Fijó la vista al frente y prestó atención. Eran muchas las ocasiones que lo había oído con anterioridad. Y en todas ellas sintió la impulsiva necesidad de bajar y caminar por los páramos hasta encontrarse con él. De abrazarlo con fuerza y decirle lo mucho que lo echaba de menos. Su marido se lo había impedido siempre, reteniéndola en contra de su voluntad, rogándole que abandonara esa idea, intentando convencerla de que la voz que oía no era real, tan sólo el espejismo de un pasado que ya no volvería. Pero cuánto se equivocaba… Danielle siempre había estado allí cuando el sol caía, esperándolos, seguramente preguntándose por qué sus padres renunciaban a reunirse con él.
Miró a Benjamin por última vez. Sus facciones frías y rígidas poco tenían ya que ver con cómo las recordaba.
—Gracias por haber existido… —murmuró con las lágrimas resbalando aún por sus mejillas. Le besó la mano y le acarició el rostro—. Siento tener que marcharme, pero ya es hora de que vuelva con él, cariño. Llegó el momento…

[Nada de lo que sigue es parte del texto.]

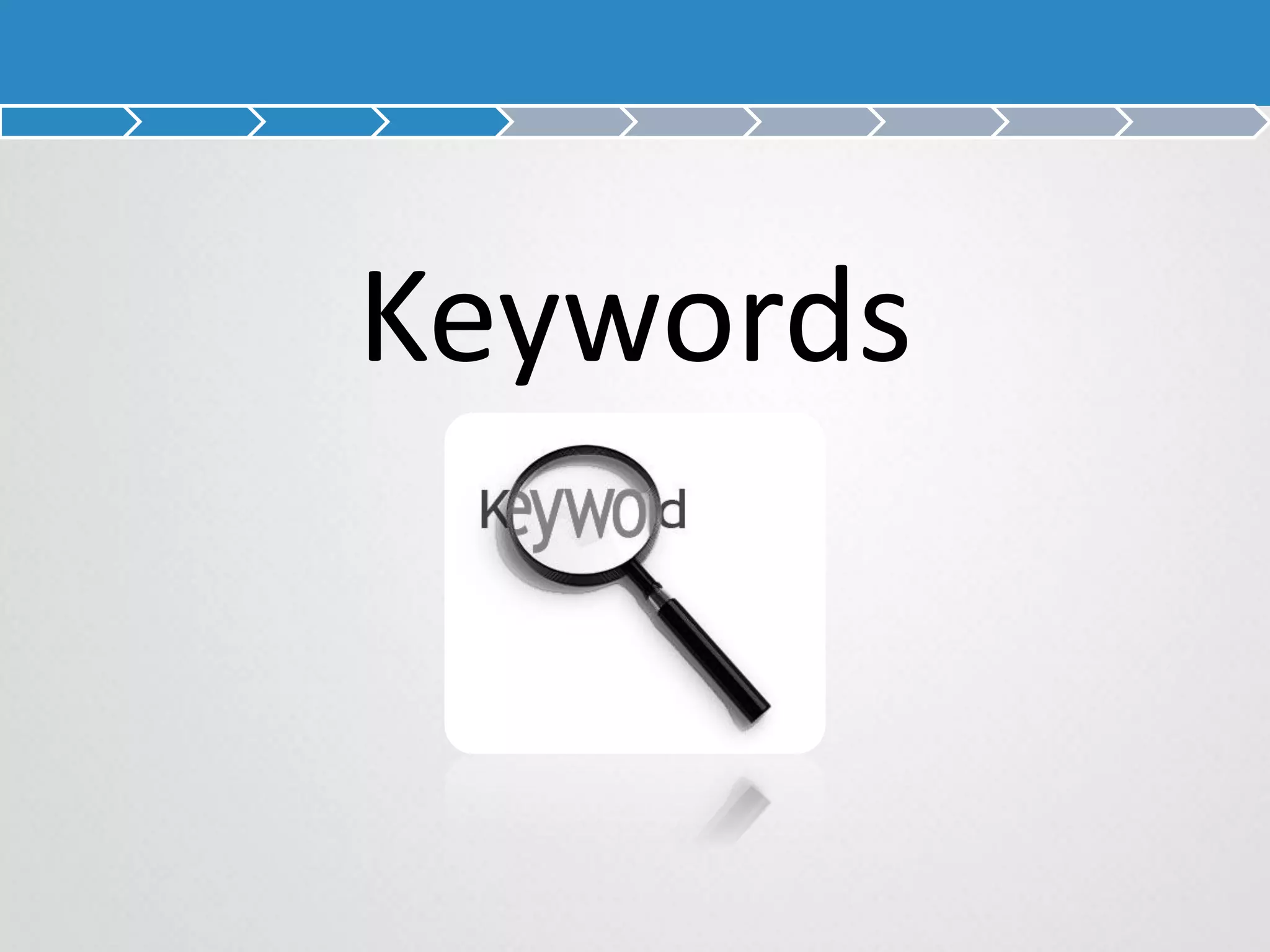 Keywords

Se levantó con lentitud. Los huesos le dolieron, pero la esperanza de reencontrarse con su hijo le hizo secarse los ojos y olvidar su condición de anciana, sentirse repleta de fuerzas.

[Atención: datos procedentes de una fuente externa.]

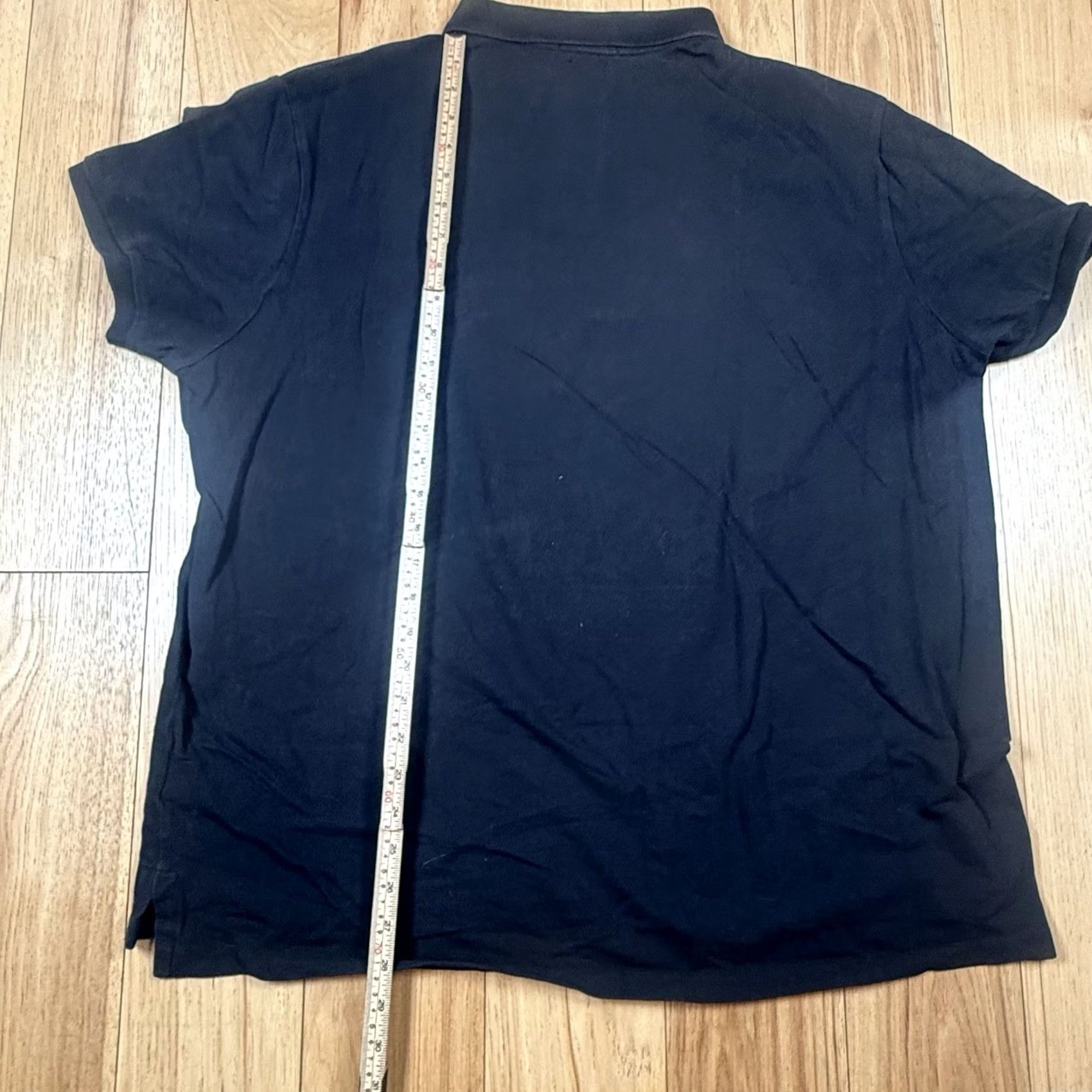 Ralph Lauren Ralph Lauren Polo Big Pony Shirt Rugby Slim Fit 2XL Black Mens Short Sleeve Polo Shirt Size US XXL / EU 58 / 5 - 6 Thumbnail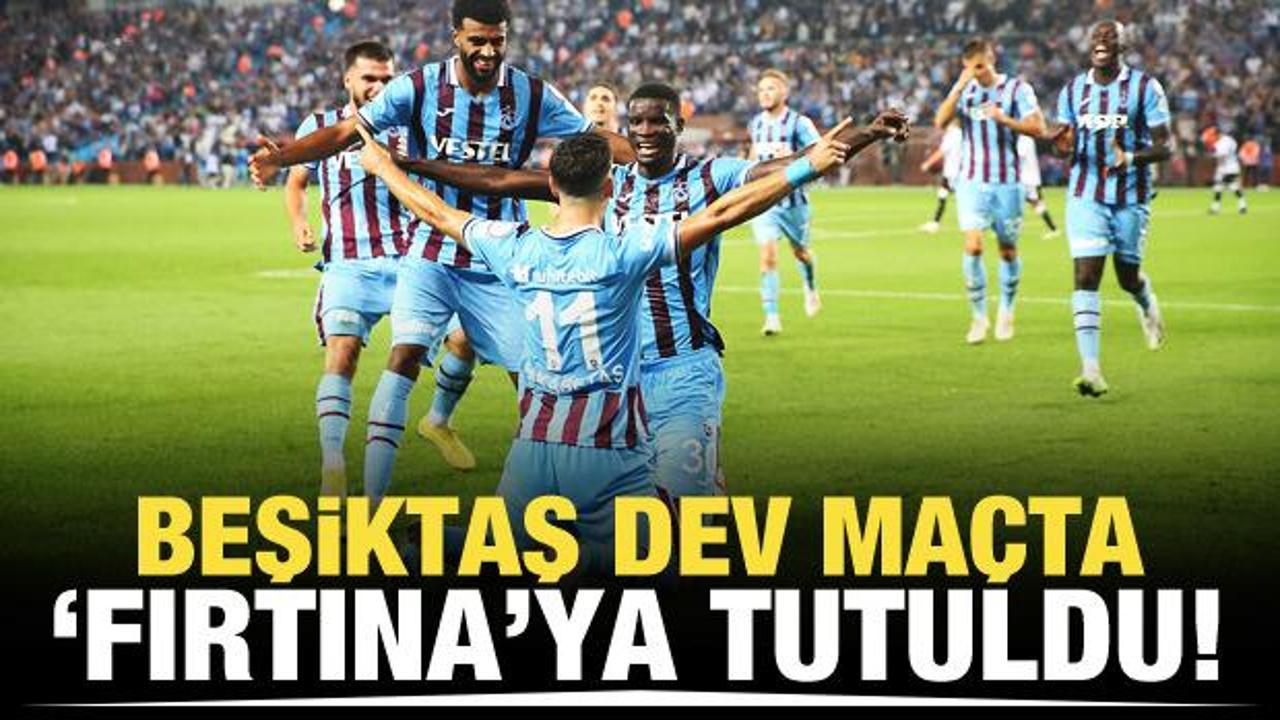 Beşiktaş dev ma&ccedil;ta 'Fırtına'ya tutuldu!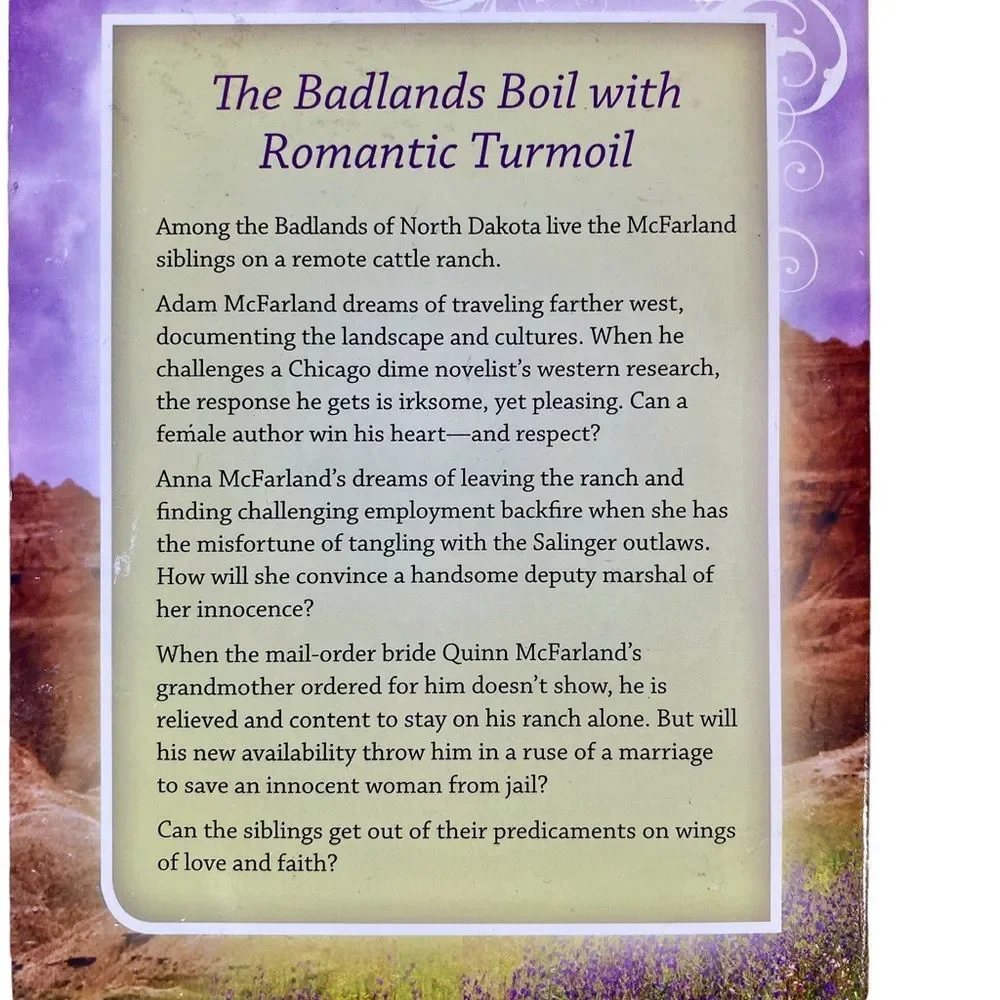 North Dakota Arizona Delaware Romance Novels Set of 3 Romance Paperback Books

Abandonó el refugio y bajó con cuidado la escalera que llevaba a los pisos inferiores del edificio. Cruzó como un espectro aquellos oscuros y solitarios pasillos que tantas veces había recorrido, sin apenas hacer ruido con sus pasitos cortos y pausados. A medida que se acercaba al vestíbulo de abajo una sonrisa impaciente le iluminó el rostro, en contraste con la negrura infinita que parecía cubrirlo todo ahí fuera.
Danielle volvió a llamarla en la distancia, lo que reavivó su determinación.
Al poner un pie en la arena el viento la azotó y agitó su pelo blanco con brusquedad; el camisón se ciñó contra el pecho. Hacía mucho frío y el cielo empezaba a arrojar una fina llovizna que le calaba los huesos. El resplandor pobre de la luna, oculta tras unas nubes densas, no permitía ver nada más allá de unos metros por delante, pero tales obstáculos no le importaron. Estaba decidida a seguir caminando hasta encontrar lo que tanto anhelaba.
Sus pasos la llevaron a perderse en la oscuridad, allí donde todas las voces susurraban mezcladas con el rugir de una tempestad creciente. En ningún momento se planteó si era cuerdo o no adentrarse tanto en el desierto. Ni siquiera cuando percibió gritos cercanos y espeluznantes a su alrededor. Ella simplemente siguió adelante mientras fue capaz.
Murió en algún lugar de la noche, empapada por las gotas de una lluvia intensa, alejada de todo aquello que siempre había significado su hogar, por mucho que su juicio le hiciera creer lo contrario.